Validation & Benchmarks
StornX was designed against real production patterns and validated with end-to-end load and stress tests on representative microservice applications. This section summarises the methodology and the headline findings - the goal is to give you confidence that the controller behaves the way the rest of this documentation claims, not to drown you in numbers.

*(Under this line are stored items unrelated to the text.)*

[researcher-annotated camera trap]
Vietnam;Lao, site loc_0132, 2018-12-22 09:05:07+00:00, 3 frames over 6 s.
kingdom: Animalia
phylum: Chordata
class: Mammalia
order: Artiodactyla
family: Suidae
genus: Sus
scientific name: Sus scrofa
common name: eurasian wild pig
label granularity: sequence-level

If you want the raw data, every plot here is reproducible from the workload, dashboards and Helm values shipped in
perf-tests/.
What was tested
Two reference microservice applications, chosen because they represent the two most common shapes of real workloads:
| Application | Why |
|---|---|
| Google Online Boutique | 10 services, classic e-commerce graph, light-to-moderate inter-service chatter. |
| OpenTelemetry Demo | 20+ services, heavier graph, mixed sync/async traffic, native observability. |


Where the tests ran
A production-like multi-AZ EKS cluster.

- AWS EKS (
eu-central-1), Kubernetes 1.33 - 3 availability zones, mix of
m5.large/m5.xlargeworker nodes - Istio 1.24.x with the addon Prometheus / Grafana / Kiali stack
- Kube-NetLag DaemonSet for node-to-node latency
- Load generated with k6 (rich scenarios in
perf-tests/k6/)
What was compared
Three configurations of the same cluster, all other variables held constant:
| Configuration | Autoscaling | Placement | Traffic routing |
|---|---|---|---|
| Baseline | Kubernetes HPA (CPU) | Default scheduler | Istio random load-balancing |
| OptTraffic | Kubernetes HPA (CPU) | Default scheduler | Istio locality routing only |
| StornX | OptiScaler | OptiScaler placement | OptiBalancer adaptive weights |
The goal is not to declare a single winner on a single metric, but to show how StornX shifts the cost / latency / availability frontier.
What was measured
| Dimension | Metric | Why it matters |
|---|---|---|
| Latency | End-to-end P95 response time per request | User experience |
| Throughput | Successful RPS sustained at the target load | Application capacity |
| Cost | Cross-AZ data-transfer bytes, replica-hours | Cloud bill |
| Reliability | Error rate during chaos (zone degradation, Pod kills) | Production-grade resilience |
| Resources | CPU and memory utilisation per replica | Right-sizing / waste |
Headline takeaways
The detailed plots are split across the next pages. The pattern is consistent:
- Lower P95 under load - StornX trades a small amount of fault-tolerance "spread" for substantial co-location wins once the minimum zone count is satisfied.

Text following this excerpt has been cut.